The MOR was affected by wood species, but it was not affected by the FA treatment. Jabon and sengon had lower MOR because they had lower density compared to mangium and pine. Pine had the highest MOR regarding to having highest density among them, and this matter was in-line with Mardikanto et al. (2011).
Regarding to FA treatment, the MOR values of untreated sengon and FA sengon did not differ, but those for the other species did. For jabon and pine, the value decreased, but it increased for mangium. Using poplar wood, Dong et al. (2015) also showed that the MOR of furfurylated wood decreased compared with untreated wood. With regard to the strength class, furfurylated mangium only increased one class compared with untreated wood. Even though the MOR values decreased for the other wood species, the strength class did not decrease or was in the same class as untreated wood.
Wood hardness was significantly affected by wood species and FA treatment factors. Jabon and sengon had lower hardness because they had lower density compared to mangium and pine. Pine had the highest hardness regarding to having highest density among them, and this matter was in-line with Epmeier et al. (2004) and Mardikanto et al. (2011). In terms of FA treatment, the hardness of furfurylated wood increased by 44%, and this result was similar to that of Esteves et al. (2011), who found that the hardness of furfurylated wood increased by about 50%. With regard to the further data analysis of Duncan’s multiple range test, the hardness of furfurylated jabon, sengon, and mangium specimens was higher than that of the untreated specimens; however, the values were not different for pine.
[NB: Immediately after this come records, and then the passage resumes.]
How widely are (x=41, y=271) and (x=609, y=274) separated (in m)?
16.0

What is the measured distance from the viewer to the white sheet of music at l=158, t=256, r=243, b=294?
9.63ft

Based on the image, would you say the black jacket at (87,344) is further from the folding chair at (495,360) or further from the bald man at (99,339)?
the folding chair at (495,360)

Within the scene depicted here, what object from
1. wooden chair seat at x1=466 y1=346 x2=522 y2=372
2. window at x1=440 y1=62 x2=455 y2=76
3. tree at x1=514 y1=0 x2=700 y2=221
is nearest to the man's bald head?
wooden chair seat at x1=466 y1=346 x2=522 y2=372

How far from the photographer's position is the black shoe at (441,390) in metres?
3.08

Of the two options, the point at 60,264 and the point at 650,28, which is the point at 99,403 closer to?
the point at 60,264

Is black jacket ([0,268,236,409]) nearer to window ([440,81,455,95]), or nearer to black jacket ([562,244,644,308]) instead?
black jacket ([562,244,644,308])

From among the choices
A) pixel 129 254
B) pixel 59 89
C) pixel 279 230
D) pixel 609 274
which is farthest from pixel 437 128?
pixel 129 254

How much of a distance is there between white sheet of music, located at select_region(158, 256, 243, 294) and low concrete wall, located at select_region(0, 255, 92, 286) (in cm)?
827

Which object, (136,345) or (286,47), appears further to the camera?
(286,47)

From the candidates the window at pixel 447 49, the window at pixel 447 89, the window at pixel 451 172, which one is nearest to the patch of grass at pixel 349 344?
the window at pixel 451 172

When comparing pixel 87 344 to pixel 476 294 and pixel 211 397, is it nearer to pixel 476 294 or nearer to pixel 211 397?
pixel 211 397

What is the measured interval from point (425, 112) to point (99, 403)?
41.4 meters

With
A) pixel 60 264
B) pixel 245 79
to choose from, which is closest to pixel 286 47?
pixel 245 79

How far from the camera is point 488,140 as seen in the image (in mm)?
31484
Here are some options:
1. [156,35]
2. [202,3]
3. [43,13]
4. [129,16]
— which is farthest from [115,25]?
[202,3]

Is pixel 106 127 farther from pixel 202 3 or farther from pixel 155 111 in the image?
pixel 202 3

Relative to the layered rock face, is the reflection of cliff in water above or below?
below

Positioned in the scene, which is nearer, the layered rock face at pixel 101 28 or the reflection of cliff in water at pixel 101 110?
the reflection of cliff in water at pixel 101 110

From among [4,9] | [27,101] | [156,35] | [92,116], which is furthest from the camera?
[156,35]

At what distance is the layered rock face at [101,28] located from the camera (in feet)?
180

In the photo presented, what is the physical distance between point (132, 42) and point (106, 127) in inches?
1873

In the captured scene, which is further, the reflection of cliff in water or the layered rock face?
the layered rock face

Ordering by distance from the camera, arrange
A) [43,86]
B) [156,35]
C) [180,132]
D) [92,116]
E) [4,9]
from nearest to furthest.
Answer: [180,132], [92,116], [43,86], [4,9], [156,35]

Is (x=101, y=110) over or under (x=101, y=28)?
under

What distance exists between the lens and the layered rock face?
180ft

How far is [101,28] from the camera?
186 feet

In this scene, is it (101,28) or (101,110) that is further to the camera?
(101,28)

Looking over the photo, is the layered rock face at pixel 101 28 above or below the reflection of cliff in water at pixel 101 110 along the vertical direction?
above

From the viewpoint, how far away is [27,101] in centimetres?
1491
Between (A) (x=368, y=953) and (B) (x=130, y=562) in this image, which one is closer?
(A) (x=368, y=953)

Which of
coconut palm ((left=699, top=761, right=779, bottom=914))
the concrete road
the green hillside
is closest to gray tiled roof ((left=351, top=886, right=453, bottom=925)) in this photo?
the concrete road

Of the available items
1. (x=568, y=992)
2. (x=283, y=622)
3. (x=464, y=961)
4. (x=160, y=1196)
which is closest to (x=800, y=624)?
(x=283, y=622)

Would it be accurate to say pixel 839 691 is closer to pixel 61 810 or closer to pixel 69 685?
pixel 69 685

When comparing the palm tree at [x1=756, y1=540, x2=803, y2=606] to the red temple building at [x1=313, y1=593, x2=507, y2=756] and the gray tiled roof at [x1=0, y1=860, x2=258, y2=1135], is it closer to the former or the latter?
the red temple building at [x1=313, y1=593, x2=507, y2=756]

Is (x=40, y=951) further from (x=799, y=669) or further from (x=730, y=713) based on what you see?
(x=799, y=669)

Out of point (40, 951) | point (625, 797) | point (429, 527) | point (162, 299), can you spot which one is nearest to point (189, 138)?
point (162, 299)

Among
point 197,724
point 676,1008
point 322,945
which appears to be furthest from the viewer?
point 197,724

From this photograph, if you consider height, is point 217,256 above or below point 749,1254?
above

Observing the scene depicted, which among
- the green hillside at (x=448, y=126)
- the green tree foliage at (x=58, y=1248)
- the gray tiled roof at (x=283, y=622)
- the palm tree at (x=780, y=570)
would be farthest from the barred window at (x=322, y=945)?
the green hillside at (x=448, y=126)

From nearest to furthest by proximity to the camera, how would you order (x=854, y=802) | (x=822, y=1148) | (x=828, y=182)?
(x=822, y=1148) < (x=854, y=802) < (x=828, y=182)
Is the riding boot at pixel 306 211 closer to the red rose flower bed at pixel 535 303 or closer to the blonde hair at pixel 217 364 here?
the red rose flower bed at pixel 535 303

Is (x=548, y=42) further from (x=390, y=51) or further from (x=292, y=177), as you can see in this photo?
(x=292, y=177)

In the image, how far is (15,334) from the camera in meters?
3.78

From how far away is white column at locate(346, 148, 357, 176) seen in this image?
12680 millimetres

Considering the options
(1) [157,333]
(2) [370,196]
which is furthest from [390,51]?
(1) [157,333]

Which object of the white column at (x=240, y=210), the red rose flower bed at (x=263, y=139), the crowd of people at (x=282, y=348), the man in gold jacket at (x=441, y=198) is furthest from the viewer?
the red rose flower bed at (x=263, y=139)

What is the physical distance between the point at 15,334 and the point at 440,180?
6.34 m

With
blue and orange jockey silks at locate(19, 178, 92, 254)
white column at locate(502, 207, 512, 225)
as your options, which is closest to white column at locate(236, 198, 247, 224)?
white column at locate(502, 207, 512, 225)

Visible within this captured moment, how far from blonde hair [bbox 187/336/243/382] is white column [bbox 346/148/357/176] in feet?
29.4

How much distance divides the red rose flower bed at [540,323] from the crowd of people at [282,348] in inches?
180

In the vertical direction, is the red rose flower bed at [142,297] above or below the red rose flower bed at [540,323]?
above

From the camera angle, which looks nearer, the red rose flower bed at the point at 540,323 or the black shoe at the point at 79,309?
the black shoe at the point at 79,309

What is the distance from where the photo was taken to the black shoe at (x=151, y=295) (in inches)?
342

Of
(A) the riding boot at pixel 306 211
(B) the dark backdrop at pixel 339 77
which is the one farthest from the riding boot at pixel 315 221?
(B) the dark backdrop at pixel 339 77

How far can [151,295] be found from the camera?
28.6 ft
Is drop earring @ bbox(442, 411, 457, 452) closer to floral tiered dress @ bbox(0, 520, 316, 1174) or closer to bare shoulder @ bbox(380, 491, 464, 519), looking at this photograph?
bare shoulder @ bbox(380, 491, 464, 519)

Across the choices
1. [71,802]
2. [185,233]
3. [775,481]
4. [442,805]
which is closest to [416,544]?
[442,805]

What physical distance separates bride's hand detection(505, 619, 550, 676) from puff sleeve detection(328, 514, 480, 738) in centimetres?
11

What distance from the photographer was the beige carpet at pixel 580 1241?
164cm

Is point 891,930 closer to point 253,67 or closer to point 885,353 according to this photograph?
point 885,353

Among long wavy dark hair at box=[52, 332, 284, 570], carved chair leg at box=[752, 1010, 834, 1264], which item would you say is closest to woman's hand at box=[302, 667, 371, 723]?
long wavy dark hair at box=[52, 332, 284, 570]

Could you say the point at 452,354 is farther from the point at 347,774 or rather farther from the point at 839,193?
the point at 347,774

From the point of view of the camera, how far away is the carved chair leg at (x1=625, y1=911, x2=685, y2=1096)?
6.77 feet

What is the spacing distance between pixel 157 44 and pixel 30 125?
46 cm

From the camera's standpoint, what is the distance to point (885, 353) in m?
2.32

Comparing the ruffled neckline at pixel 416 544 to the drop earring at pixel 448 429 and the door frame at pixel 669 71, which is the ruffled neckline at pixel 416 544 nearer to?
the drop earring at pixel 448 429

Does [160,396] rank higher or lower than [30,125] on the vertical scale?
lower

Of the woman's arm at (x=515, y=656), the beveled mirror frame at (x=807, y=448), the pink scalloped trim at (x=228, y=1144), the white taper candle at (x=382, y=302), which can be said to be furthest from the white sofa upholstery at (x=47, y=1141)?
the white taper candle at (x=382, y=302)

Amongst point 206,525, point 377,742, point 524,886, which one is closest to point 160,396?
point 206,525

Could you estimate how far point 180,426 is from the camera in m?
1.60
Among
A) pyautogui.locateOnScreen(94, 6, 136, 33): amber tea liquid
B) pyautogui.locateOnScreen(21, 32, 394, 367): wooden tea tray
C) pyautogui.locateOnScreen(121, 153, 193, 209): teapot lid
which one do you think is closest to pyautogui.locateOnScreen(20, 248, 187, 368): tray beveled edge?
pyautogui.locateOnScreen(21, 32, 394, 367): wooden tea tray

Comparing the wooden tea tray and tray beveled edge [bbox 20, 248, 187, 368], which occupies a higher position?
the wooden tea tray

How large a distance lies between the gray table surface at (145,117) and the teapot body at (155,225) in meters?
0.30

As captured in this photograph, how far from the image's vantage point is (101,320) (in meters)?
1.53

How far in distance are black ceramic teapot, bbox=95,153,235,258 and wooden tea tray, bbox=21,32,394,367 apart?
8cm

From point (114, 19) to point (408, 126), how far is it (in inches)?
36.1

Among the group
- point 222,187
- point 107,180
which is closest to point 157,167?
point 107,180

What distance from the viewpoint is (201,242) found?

In general, furfurylation of wood increased its hardness, and this result was in line with Dong et al. (2015), who reported that furfurylated poplar wood had improved hardness.
4. CONCLUSION
The wood densities of untreated jabon, sengon, mangium, and pine were lower than furfurylated wood and the WPG of the specimens after the impregnation process reached 86.3%, 30.1%, 19.1%, and 15.2%, respectively. The four furfurylated tropical wood species had different and darker colors that were more blue and black. On average, they had 74% decreased MC, 82% decreased water absorption, and much higher dimensional stability, as indicated by an anti-swell efficiency of 69% and an AShE of 62% compared with untreated wood. The mechanical properties of furfurylated wood were enhanced in MOE (increased 14%) and hardness (increased 44%).